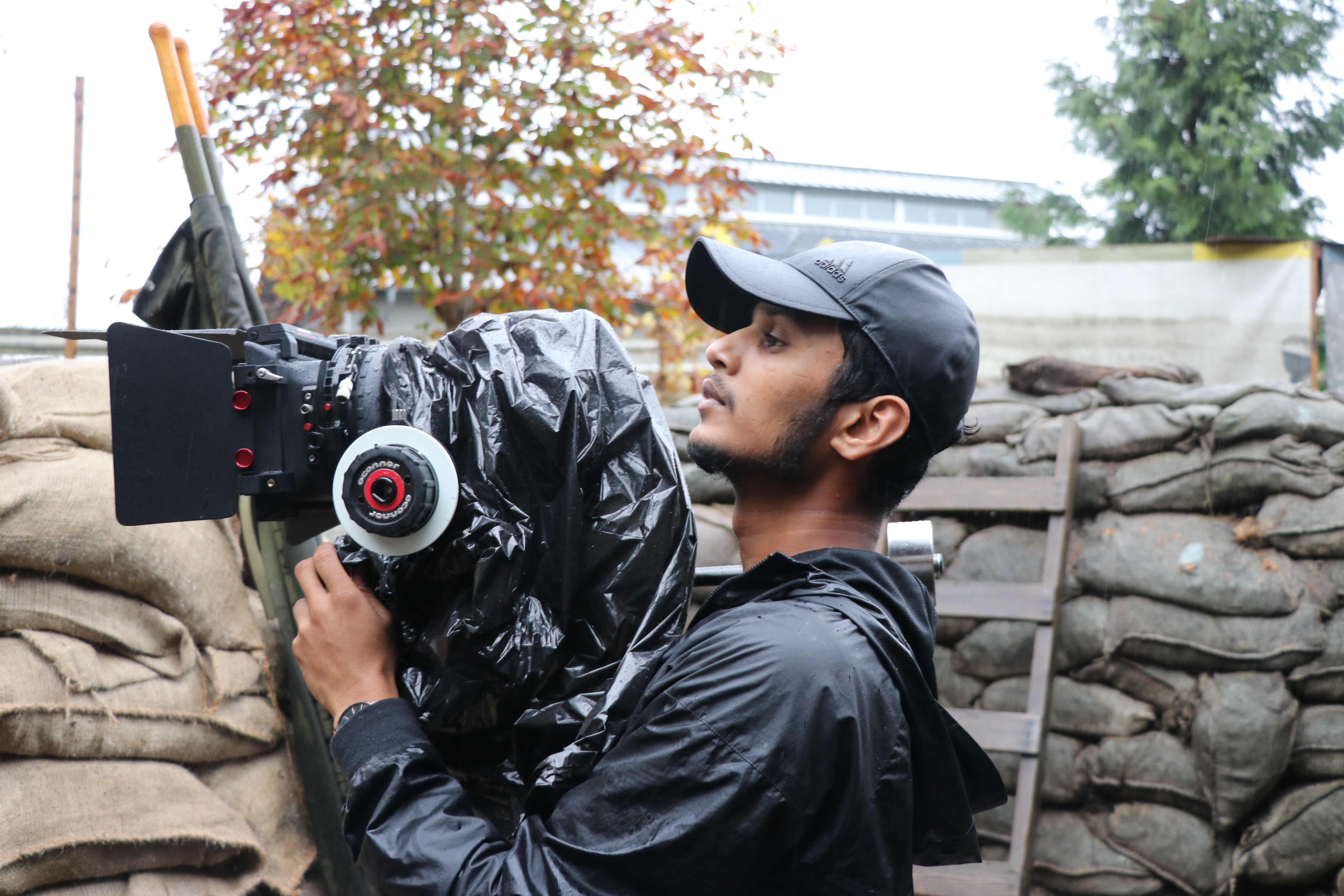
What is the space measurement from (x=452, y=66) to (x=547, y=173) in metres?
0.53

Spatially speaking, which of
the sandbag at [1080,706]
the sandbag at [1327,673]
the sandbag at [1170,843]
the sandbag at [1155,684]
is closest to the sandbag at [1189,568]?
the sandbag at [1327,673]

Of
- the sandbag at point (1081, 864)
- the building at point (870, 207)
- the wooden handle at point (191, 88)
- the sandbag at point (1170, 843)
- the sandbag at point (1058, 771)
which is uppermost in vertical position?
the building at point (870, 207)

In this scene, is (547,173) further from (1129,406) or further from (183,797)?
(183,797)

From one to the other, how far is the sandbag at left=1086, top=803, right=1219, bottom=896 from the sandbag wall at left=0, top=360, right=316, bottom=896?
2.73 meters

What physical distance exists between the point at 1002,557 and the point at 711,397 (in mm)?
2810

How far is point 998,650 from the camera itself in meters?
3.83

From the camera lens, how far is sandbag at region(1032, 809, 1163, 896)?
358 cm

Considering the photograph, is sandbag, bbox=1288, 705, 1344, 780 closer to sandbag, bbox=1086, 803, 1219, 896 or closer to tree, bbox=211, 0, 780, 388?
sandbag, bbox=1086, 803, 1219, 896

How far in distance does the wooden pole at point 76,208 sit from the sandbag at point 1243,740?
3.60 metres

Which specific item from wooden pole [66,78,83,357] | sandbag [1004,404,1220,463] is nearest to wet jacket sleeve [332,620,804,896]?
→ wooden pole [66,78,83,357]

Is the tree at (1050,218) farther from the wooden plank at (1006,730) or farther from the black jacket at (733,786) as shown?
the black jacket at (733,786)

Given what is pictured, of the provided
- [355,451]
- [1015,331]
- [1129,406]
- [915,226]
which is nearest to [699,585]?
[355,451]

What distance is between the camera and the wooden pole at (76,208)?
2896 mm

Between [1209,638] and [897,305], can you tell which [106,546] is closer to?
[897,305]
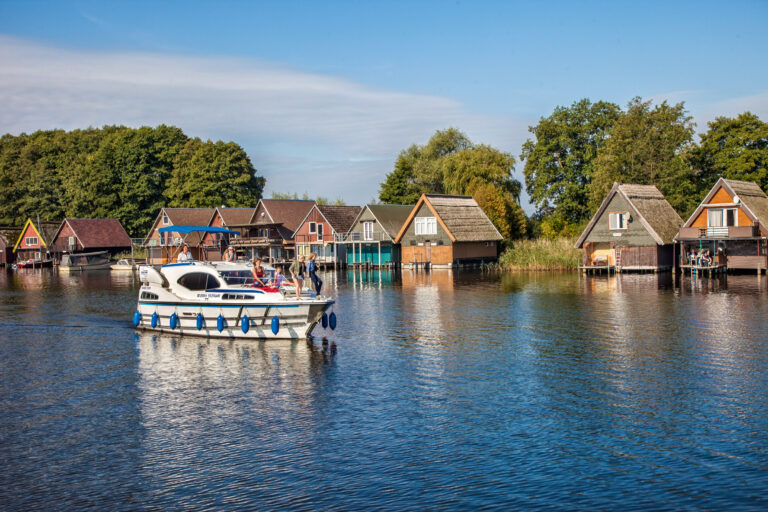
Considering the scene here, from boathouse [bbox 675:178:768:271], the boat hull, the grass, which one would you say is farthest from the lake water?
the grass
☆ ☆ ☆ ☆
**Task**
Exclude the pictures and transcribe all of the entries exactly.

**Result for this task**
What is the space measurement from (x=452, y=66) to (x=547, y=173) in metres?
0.53

Spatially speaking, which of
the sandbag at [1080,706]
the sandbag at [1327,673]
the sandbag at [1170,843]
the sandbag at [1155,684]
is closest to the sandbag at [1189,568]?
the sandbag at [1327,673]

Of
- the sandbag at point (1081, 864)
- the building at point (870, 207)
- the wooden handle at point (191, 88)
- the sandbag at point (1170, 843)
- the sandbag at point (1058, 771)
which is uppermost in vertical position?
the building at point (870, 207)

In this scene, is (547,173) further from (1129,406) or further from (183,797)?
(183,797)

From one to the other, how far is the sandbag at left=1086, top=803, right=1219, bottom=896 from the sandbag wall at left=0, top=360, right=316, bottom=896?
2.73 meters

What physical distance exists between the point at 1002,557 and the point at 711,397 (in mm)?
2810

How far is point 998,650 from the camera itself in meters?
3.83

From the camera lens, how far is sandbag at region(1032, 809, 1163, 896)?
358 cm

Considering the photograph, is sandbag, bbox=1288, 705, 1344, 780 closer to sandbag, bbox=1086, 803, 1219, 896 or closer to tree, bbox=211, 0, 780, 388?
sandbag, bbox=1086, 803, 1219, 896

How far in distance does the wooden pole at point 76,208 sit from the sandbag at point 1243,740?
3.60 metres

Which specific item from wooden pole [66,78,83,357] | sandbag [1004,404,1220,463] is nearest to wet jacket sleeve [332,620,804,896]?
→ wooden pole [66,78,83,357]

Is the tree at (1050,218) farther from the wooden plank at (1006,730) or farther from the black jacket at (733,786) as shown?
the black jacket at (733,786)

Given what is pictured, of the provided
- [355,451]
- [1015,331]
- [1129,406]
- [915,226]
which is nearest to [699,585]?
[355,451]

What distance is between the camera and the wooden pole at (76,208)?
2896 mm

Between [1209,638] and [897,305], can you tell which [106,546] is closer to?
[897,305]
Considering the scene here, from boathouse [bbox 675:178:768:271], the boat hull, the grass, which one would you say is farthest from the lake water?
the grass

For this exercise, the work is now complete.